QUOTED TEXT:
— BEGIN —

The Trump administration’s hostility towards climate science is not new. Interior climate staffer Joel Clement’s reassignment and the blocking of intelligence aide Rod Schoonover’s climate testimony, which forced both federal employees to resign in protest, are just two of the innumerable examples. These attempts to suppress climate science can manifest themselves in many ways. It starts with burying important climate reports and becomes something more insidious like stopping climate scientists from doing their jobs. In February 2019, I lost my job because I was a climate scientist in a climate-denying administration. And yet my story is no longer unique.

This is why on 22 July I filed a whistleblower complaint against the Trump administration. But this is not the only part to my story; I will also speak to Congress on 25 July about my treatment and the need for stronger scientific integrity protections.

I have worked at the National Park Service (NPS) for a total of eight years. I started out as an intern during the Bush administration, where I experienced nothing like this. I returned in 2012 after earning my PhD, when the NPS funded a project I designed to provide future sea level and storm surge estimates for 118 coastal parks under different greenhouse gas emissions scenarios. This kind of information is crucial in order for the NPS to adequately protect coastal parks against the future effects of the climate crisis.

I handed in the first draft of my scientific report in the summer of 2016 and, after the standard rigorous scientific peer review process, it was ready for release in early 2017. But once the new administration came into power, publication was repeatedly delayed, with increasingly vague explanations from my supervisors. So for months, I waited. And waited. I was still waiting when I went on maternity leave almost a year later in December 2017.

It was while I was on leave that I received an email from another climate scientist at the NPS who warned me that the senior leadership was ordering changes to my report without my knowledge. They had scrubbed of any mention of the human causes of the climate crisis. This was not normal editorial adjustment. This was climate science denial.

— END —

LISTING:
— BEGIN —

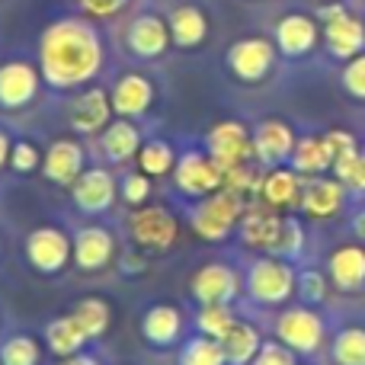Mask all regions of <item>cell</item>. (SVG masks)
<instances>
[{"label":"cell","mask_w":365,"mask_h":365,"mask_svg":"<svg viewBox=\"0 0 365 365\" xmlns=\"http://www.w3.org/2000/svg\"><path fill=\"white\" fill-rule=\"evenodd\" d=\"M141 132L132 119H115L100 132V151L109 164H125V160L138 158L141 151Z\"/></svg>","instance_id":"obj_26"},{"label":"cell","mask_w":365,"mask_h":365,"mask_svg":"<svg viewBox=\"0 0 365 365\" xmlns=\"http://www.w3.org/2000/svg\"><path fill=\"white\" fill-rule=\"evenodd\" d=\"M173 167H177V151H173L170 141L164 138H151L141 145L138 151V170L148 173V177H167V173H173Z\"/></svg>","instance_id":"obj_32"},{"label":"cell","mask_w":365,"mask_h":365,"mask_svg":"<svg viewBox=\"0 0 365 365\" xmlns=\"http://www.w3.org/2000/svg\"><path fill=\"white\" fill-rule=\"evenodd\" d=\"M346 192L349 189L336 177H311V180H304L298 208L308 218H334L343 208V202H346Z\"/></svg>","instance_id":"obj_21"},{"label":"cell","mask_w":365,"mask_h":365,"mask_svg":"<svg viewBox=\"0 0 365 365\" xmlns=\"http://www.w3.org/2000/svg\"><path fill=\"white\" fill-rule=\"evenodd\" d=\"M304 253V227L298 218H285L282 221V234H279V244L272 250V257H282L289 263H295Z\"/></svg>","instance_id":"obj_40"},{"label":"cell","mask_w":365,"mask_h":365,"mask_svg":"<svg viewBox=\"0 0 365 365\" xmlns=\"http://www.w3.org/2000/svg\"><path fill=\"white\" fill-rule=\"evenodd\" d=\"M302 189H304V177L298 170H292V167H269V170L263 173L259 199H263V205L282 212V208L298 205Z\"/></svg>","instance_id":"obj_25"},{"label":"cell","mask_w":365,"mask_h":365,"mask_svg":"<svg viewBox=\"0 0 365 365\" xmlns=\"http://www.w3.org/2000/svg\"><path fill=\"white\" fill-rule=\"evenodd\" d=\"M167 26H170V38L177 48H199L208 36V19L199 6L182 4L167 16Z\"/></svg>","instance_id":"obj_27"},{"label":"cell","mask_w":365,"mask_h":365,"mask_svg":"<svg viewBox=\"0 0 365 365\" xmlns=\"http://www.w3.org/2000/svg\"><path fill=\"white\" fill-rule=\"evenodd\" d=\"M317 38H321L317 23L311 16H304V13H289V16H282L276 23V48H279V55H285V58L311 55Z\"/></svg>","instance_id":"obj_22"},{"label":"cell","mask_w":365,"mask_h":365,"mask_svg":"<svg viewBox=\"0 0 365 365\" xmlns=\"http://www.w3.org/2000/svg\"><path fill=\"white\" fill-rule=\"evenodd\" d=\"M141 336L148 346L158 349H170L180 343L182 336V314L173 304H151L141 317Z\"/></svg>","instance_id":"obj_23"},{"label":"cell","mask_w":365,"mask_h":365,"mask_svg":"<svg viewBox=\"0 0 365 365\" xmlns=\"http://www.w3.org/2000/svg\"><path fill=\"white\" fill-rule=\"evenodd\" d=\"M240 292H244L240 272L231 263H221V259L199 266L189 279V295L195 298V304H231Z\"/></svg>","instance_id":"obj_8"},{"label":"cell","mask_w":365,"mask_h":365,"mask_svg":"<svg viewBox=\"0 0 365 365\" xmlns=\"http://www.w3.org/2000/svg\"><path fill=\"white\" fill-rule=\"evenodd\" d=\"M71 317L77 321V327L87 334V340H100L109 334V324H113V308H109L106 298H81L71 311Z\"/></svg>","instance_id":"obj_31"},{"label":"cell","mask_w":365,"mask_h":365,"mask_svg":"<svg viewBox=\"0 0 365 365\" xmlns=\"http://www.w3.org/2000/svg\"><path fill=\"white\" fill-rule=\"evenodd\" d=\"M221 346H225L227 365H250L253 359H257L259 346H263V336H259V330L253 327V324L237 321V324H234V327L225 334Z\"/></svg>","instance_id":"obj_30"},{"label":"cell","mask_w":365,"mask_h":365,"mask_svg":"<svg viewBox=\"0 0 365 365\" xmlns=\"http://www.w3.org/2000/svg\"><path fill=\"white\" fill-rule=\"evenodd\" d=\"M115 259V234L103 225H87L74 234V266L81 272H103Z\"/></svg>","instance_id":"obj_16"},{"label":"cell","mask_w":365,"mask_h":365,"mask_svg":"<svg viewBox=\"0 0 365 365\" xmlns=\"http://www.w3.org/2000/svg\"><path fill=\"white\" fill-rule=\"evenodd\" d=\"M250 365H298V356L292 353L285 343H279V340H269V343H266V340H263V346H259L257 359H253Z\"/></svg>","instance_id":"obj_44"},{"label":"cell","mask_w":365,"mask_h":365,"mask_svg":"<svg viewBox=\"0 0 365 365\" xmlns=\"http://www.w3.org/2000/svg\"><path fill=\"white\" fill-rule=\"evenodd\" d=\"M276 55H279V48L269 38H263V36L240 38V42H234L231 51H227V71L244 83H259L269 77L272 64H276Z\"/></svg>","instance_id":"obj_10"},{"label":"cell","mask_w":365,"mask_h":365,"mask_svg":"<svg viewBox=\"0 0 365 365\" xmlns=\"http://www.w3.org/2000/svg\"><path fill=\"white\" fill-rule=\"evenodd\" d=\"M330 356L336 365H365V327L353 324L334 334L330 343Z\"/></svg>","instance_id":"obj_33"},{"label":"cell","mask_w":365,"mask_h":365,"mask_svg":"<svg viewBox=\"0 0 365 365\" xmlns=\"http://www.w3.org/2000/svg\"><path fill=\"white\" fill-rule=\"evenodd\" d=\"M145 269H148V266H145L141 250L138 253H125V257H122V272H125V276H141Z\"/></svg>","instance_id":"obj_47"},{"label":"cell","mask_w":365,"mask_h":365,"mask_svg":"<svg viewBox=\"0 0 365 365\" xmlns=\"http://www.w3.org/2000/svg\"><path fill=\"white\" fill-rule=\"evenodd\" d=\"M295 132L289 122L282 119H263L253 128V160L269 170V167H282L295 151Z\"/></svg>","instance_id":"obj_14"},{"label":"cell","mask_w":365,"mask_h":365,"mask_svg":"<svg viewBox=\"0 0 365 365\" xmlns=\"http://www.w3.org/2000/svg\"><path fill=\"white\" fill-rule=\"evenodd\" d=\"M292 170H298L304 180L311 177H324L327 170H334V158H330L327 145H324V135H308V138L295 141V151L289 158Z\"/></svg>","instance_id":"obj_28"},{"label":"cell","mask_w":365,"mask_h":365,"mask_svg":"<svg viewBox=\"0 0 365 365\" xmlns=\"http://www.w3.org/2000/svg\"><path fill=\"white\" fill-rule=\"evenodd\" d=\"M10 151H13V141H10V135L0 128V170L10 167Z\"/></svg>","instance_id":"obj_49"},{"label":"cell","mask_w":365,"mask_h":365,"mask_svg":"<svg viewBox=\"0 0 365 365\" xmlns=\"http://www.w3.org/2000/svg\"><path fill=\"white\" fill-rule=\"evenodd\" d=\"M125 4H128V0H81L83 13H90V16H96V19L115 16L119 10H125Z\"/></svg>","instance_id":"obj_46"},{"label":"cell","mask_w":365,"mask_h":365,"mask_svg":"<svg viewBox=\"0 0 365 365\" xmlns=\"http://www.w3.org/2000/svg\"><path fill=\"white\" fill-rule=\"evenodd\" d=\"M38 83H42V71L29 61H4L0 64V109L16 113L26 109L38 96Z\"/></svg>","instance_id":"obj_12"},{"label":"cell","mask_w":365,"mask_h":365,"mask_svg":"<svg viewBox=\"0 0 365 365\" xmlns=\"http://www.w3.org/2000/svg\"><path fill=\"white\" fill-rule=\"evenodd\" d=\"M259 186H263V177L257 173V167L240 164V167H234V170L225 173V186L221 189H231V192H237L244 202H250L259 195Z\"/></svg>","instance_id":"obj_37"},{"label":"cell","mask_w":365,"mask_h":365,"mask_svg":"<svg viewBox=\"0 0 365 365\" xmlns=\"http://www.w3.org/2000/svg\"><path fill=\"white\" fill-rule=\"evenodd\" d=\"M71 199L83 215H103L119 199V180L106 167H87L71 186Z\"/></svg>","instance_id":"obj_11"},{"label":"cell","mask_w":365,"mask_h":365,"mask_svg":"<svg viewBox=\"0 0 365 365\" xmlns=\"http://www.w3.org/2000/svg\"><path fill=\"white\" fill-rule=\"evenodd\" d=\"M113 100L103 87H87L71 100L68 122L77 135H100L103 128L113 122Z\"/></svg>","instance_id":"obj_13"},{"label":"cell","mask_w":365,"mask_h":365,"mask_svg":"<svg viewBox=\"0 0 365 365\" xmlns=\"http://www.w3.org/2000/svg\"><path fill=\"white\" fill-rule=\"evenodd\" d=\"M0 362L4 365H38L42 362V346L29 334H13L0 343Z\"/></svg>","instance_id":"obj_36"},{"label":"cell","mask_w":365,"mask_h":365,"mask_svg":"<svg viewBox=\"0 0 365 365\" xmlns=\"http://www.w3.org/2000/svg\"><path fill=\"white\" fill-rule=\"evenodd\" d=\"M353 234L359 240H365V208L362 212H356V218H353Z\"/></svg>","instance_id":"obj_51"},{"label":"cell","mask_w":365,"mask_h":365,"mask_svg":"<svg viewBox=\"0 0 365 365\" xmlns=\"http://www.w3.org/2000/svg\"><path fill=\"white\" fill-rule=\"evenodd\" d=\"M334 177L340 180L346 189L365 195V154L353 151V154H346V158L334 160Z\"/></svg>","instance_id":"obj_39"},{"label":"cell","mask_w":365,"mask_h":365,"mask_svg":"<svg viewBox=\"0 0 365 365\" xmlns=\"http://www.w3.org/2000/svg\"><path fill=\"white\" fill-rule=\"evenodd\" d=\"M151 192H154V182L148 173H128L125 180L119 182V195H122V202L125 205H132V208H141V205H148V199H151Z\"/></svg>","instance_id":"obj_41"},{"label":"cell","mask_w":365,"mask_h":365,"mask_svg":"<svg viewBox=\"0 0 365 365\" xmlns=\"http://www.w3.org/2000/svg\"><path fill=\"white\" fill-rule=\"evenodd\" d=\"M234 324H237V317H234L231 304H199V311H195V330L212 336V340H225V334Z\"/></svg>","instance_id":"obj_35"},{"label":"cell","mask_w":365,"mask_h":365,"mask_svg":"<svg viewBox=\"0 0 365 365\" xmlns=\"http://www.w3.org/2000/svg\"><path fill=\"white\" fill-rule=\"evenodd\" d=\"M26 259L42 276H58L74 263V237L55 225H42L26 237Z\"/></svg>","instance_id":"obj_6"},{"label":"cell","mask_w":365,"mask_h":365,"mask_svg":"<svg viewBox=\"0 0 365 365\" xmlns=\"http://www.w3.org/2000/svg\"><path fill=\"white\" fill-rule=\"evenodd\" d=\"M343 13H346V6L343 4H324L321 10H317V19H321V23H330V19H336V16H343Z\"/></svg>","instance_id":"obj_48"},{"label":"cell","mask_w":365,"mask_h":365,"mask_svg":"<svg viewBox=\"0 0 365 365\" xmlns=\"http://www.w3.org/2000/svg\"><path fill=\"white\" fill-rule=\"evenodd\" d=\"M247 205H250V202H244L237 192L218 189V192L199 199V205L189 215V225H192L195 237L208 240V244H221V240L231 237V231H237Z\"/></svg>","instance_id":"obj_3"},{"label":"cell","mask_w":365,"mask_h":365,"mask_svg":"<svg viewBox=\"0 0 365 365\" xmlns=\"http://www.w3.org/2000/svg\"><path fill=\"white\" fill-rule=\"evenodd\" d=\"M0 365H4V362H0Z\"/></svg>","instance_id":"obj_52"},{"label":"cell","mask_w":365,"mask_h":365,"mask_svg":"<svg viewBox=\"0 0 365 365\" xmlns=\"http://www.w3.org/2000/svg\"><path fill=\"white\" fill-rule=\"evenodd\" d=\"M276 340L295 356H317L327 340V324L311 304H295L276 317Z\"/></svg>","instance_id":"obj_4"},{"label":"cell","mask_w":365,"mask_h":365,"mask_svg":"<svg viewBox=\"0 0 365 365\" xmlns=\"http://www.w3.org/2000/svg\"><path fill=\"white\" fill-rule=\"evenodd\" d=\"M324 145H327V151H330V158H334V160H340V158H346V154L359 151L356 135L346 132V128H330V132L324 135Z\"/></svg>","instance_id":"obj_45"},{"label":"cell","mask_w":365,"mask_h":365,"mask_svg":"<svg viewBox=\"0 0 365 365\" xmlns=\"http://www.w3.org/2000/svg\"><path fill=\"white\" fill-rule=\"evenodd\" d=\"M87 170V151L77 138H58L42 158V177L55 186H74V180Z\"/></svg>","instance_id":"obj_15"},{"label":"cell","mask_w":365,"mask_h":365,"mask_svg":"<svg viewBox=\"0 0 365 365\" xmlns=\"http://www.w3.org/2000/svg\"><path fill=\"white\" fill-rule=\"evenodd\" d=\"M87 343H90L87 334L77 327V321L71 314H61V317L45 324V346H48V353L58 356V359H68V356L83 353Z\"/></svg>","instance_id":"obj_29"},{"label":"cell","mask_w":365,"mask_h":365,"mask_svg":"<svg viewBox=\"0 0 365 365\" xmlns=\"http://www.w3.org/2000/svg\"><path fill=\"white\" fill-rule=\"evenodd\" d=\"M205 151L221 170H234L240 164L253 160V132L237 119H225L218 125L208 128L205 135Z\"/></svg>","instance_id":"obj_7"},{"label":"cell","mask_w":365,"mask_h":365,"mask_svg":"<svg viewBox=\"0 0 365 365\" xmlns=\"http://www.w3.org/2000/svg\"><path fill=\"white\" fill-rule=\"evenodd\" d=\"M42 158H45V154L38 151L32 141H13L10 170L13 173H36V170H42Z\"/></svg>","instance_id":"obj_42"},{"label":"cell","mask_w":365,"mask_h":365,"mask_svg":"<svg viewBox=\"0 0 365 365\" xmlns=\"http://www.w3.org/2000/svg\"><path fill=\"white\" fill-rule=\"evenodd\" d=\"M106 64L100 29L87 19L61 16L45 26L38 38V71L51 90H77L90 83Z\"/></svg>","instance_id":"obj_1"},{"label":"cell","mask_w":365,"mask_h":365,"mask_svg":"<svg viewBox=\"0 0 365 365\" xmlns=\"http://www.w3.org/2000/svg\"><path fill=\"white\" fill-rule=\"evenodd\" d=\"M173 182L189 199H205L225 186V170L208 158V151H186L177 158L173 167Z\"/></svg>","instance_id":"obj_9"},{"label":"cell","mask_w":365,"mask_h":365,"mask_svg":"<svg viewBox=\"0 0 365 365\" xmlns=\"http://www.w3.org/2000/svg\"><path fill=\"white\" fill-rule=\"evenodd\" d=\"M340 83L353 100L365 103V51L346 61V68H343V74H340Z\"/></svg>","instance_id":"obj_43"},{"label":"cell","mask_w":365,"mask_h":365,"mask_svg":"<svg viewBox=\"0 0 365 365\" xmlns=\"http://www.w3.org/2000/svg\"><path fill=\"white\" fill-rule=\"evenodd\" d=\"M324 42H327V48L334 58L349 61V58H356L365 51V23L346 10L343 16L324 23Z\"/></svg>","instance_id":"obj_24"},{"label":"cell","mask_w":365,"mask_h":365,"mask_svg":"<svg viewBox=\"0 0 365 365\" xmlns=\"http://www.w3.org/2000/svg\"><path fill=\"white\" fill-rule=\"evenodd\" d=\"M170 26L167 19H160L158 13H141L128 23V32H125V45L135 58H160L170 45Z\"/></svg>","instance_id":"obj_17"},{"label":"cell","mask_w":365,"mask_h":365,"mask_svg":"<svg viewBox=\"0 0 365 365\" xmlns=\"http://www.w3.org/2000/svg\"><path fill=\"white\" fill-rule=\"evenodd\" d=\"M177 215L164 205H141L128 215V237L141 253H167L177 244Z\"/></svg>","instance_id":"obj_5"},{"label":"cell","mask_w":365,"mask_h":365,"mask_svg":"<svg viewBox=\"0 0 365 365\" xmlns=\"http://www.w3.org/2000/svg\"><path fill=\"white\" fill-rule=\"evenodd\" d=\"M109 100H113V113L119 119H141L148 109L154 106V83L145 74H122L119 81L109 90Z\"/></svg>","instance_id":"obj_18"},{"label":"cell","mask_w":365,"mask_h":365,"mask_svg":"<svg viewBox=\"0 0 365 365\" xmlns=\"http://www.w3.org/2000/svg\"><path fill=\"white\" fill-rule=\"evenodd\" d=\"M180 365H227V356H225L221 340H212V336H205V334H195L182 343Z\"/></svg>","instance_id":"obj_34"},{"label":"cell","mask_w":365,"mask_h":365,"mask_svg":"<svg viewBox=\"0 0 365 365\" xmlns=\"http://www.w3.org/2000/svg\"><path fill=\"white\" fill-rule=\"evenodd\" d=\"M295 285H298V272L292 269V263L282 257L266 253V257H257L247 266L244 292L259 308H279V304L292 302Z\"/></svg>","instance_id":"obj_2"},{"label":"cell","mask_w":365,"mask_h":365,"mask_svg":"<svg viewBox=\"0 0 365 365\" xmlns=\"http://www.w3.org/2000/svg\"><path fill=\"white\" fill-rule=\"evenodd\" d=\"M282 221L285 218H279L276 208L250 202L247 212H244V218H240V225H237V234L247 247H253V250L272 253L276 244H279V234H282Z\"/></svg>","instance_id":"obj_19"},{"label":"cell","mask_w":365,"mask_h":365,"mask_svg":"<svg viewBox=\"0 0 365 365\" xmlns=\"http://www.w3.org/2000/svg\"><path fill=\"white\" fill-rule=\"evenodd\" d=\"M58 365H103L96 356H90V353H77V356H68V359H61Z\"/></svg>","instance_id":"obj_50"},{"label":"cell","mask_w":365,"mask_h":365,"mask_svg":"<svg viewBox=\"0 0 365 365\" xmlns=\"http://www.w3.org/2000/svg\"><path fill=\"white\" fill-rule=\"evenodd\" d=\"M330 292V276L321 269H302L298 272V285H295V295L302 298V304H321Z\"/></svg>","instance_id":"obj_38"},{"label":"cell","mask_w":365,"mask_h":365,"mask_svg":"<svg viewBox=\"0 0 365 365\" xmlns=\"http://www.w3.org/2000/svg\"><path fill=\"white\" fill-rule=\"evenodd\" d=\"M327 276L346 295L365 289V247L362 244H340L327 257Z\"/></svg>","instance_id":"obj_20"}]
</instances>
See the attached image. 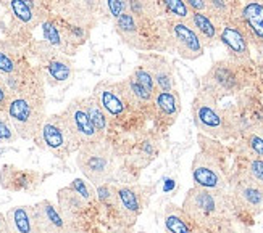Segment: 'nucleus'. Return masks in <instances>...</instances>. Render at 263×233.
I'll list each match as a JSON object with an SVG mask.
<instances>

— END —

PROBLEM TO WORK ON:
Copy out the whole text above about climate science at the National Park Service, word for word.

FINISHED EXERCISE:
The Trump administration’s hostility towards climate science is not new. Interior climate staffer Joel Clement’s reassignment and the blocking of intelligence aide Rod Schoonover’s climate testimony, which forced both federal employees to resign in protest, are just two of the innumerable examples. These attempts to suppress climate science can manifest themselves in many ways. It starts with burying important climate reports and becomes something more insidious like stopping climate scientists from doing their jobs. In February 2019, I lost my job because I was a climate scientist in a climate-denying administration. And yet my story is no longer unique.

This is why on 22 July I filed a whistleblower complaint against the Trump administration. But this is not the only part to my story; I will also speak to Congress on 25 July about my treatment and the need for stronger scientific integrity protections.

I have worked at the National Park Service (NPS) for a total of eight years. I started out as an intern during the Bush administration, where I experienced nothing like this. I returned in 2012 after earning my PhD, when the NPS funded a project I designed to provide future sea level and storm surge estimates for 118 coastal parks under different greenhouse gas emissions scenarios. This kind of information is crucial in order for the NPS to adequately protect coastal parks against the future effects of the climate crisis.

I handed in the first draft of my scientific report in the summer of 2016 and, after the standard rigorous scientific peer review process, it was ready for release in early 2017. But once the new administration came into power, publication was repeatedly delayed, with increasingly vague explanations from my supervisors. So for months, I waited. And waited. I was still waiting when I went on maternity leave almost a year later in December 2017.

It was while I was on leave that I received an email from another climate scientist at the NPS who warned me that the senior leadership was ordering changes to my report without my knowledge. They had scrubbed of any mention of the human causes of the climate crisis. This was not normal editorial adjustment. This was climate science denial.